Another Note: I do realize that Garbage In, Garbage Out is the usual phrasing for the concept referred to in the post title, but the job search trainer used it, so it reflects the overall futility of the job search training program.

Tuesday, August 01, 2006

Scary law

I was reading slashdot today, an article about a guy getting arrested for taking a photo of some police officers arresting someone else. One of the posts pointed out this gem of a law from Montana.

45-7-302. Obstructing peace officer or other public servant

The first clause says that it's a crime to interfere or obstruct criminal investigations, preservation of the peace and government functions. Understandable. Government functions might be pushing things if it's interpreted widely.

The third clause just establishes the penalty. No more than $500 and/or 6 months in prison. Although 6 months in prison is a lot harsher than $500, jail time is probably for the more malovent justice obstructors.

The second clause is the scary and very dangerous part. It is not a defense if the officer in question is acting illegally in trying to accomplish their duty. This is bad. This I would go so far as to say, is unconstitutional in America. This law makes it an offense to demand that the police abide by the 4th and 5th ammendments. For example, if a cop comes to your house and wants to do a search but doesn't have a warrant, if you insist that they have to get a warrant before searching, you're now obstructing justice, and the fact that the cop was trying to do something illegal isn't going to help you when you try and plead your case.

It's also bad because it allows a group of people to ignore certain aspects of the law. One of the keystones of modern democracies is that the law applies equally to everyone. This law states that peace officers can ignore certain laws. This is a bad precedent. No one should be exempt from the consequences of breaking the law. Especially not the group of people entrusted with enforcing the law.

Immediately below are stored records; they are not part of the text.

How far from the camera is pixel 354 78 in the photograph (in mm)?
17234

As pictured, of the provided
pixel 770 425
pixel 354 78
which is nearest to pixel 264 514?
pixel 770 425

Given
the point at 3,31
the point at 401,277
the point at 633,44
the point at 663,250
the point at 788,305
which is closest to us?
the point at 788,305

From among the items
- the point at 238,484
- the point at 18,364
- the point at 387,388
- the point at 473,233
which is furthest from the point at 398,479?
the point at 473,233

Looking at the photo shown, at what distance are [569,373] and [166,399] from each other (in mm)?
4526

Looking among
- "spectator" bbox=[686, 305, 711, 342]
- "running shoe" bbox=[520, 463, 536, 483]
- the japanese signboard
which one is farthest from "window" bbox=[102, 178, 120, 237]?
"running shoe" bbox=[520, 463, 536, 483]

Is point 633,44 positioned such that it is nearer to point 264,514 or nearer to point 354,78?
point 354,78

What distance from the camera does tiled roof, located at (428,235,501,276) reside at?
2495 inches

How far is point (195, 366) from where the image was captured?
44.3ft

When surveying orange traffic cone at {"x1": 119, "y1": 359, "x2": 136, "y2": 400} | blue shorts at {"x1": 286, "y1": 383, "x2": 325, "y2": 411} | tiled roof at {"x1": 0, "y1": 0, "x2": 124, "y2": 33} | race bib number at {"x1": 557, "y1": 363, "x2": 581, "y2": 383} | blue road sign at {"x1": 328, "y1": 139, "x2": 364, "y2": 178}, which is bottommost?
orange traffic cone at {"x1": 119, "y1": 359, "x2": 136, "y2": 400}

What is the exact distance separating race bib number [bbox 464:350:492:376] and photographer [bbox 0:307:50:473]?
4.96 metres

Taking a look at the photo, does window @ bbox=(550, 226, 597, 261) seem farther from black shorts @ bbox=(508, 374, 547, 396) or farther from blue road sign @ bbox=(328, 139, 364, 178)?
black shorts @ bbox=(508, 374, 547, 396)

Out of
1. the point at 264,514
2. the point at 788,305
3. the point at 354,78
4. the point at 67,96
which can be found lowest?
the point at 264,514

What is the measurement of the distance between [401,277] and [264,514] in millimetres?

There is also the fact that when officers use illegal means to get evidence, that evidence, nor any evidence derived from it, can not be used in court. This does mean some people will get off charges where the police have not acted properly. This is needed to stop the police abusing power. There have been incidents where people have insisted that police get warrants and so forth before they would divulge information to the police, and these have usually had people in government deriding the people who insisted on the police following the law. This is not a good approach from those in power.

Ultimately, people have certain rights that should not be denied except under extraordinary conditions. This law from Montana makes it harder for individuals to defend their rights, and because of that is a bad law.